第20話

「紅椿。本当に使ってもいいのか」

「いいけど。ちゃんと活躍してよね。旅人の安らぎ、カタパルトハッチ開け」

 脚部パーツを高機動かつ重装甲化。腕パーツの出力を数倍近くも上昇させて、胸部の装甲をさらに増す。オーバーブーストを低燃費化させ、更にヘッドパーツの索敵範囲と火器管制能力を大幅に向上させる。

「じゃあ、私は先に行ってるから、なにがなんでも間に合わせなさいよ」

「善処しよう」

 忘れず武装も更新していく。

 セイバーを紅椿に変更。ミサイルを小型化、かつ多弾倉化し倍の四十八発に増弾する。ハンドガンを放棄し、イオンカノンに変える。取り回しを犠牲に、高威力、長射程化されたロングレンジライフルに交換し、シールドをエネルギー兵器に対応可能なマルチシールドに変えた。

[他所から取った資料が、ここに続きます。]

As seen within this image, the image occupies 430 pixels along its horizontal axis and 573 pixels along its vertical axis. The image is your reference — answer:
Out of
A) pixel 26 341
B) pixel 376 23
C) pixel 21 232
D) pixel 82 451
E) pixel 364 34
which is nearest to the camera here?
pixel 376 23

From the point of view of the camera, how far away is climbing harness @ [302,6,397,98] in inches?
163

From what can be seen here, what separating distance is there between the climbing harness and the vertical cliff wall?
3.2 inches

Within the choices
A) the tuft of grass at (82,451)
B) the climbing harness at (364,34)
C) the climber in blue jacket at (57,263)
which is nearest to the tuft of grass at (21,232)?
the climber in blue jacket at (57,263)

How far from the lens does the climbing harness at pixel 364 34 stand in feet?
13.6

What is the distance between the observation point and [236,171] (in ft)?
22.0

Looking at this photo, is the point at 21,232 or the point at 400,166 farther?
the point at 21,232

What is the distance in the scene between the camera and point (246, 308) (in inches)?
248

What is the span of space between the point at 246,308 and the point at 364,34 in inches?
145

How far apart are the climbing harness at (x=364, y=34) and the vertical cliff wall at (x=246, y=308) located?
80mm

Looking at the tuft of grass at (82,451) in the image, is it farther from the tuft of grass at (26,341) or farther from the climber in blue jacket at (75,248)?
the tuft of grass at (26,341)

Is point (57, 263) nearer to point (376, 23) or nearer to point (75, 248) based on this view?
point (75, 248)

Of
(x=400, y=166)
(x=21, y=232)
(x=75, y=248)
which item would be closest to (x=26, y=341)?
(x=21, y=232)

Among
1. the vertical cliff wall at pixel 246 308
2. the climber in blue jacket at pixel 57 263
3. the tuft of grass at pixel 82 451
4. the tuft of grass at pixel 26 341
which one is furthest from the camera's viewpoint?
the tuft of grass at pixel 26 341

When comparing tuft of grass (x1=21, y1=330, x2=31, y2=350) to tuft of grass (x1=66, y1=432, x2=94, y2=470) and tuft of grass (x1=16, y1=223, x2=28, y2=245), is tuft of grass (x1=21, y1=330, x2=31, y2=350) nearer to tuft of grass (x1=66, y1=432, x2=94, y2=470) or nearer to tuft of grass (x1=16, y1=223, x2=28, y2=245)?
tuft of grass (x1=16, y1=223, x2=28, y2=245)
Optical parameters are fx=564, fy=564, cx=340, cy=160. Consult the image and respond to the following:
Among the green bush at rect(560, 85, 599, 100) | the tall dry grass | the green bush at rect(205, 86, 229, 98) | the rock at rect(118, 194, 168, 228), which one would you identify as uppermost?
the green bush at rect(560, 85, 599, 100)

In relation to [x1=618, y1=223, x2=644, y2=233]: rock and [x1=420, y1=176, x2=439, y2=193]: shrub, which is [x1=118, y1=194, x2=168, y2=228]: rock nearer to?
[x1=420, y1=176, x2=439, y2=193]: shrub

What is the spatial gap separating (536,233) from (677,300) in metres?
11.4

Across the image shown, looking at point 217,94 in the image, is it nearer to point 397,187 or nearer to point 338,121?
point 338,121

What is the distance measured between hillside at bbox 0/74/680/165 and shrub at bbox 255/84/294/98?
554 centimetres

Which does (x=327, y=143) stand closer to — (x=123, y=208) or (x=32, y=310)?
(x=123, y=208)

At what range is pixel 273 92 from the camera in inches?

 塗装は変わらず黒で統一。これを基本兵装としてマイセットに保存しておく。シミュレーターを起動すると、軽く動かし確認する。

 今までとは全く違う。動作、エイム、索敵の全てが早く、高性能だ。ギアフレームを模したカカシを紅椿で真っ二つにすると、シミュレーターを終了し、機体の名前を変更した。

 広大な砂の海が広がる。

 それは見える限りどこまでも続く。遥か彼方、霞みの向こうに消えるまで。砂丘の峰が波打っている。それこそまさに波間のようで、砂でできた海だ。

 そんな波間に向かってラファルグ・ベータは高度を下げていく。送られてきた座標まで、あと少し。指示された高度、速度、方角で飛んでいると、すぐ目の前で砂が隆起し、旅人の安らぎが浮上した。

 航行しながら船の一部が開いていく。離着陸パッドが露出し誘導灯が展開される。砂煙が立ち込める中、赤い灯りが列を成す。

 四つの投光器に導かれ、ラファルグ・ベータは高度を落とす。潜砂船が巻き上げる砂吹雪の中、速度を合わせ、目標の離着陸パッドに着陸する。即座にロボットアームが機体を支え、クレーンが機体を釣り上げる。燃料ホースが接続されれば巨大な扉が開き、機体を奥へと運び込む。

 冷水のカーテンを抜けて機体の冷却を行う。高圧の風が、立ち込める水蒸気ごと水滴を吹き飛ばす。扉の前でクレーンが止まった時、大量のロボットアームがラファルグ・ベータを包み込んだ。

 レーザードリルを取り外し、ライフルを渡す。

 両手両足を掴み、四肢のパーツを切り離す。ヘッドパーツも取り外し、胸部装甲を引き剥がす。オーバーブーストを分解すると無防備にコックピットが露出していく。

 クレーンが支えるコックピットの中で、アキラは音楽を再生させる。好きなバンドの曲で、やや暗く、静かな調子でギターを奏でる。軽く鼻で歌っていると、ロボットアームが新たなパーツを持ってきた。

 新しいオーバーブースト、そして胸部装甲。ヘッドパーツに、両手足と同時進行で組まれていく。肩背面にミサイルポッドを、イオンカノンをハンドガンの代わりに、紅椿をセイバーの代わりに納める。

 最後にロボットアームは、両の腕にマルチシールドとロングレンジライフルを持たせた。

 エネルギーが機体を満たす。

 目の前の扉が開き始める。そして同時に射出口も開いていく。

 燃料ホースと拘束具が外されて、背後のブラスト・ディフレクターが展開されていく。信号が青に変わるのを見て取って、アキラは深く深呼吸する。ブースターを起動すれば、操縦桿を押し込んだ。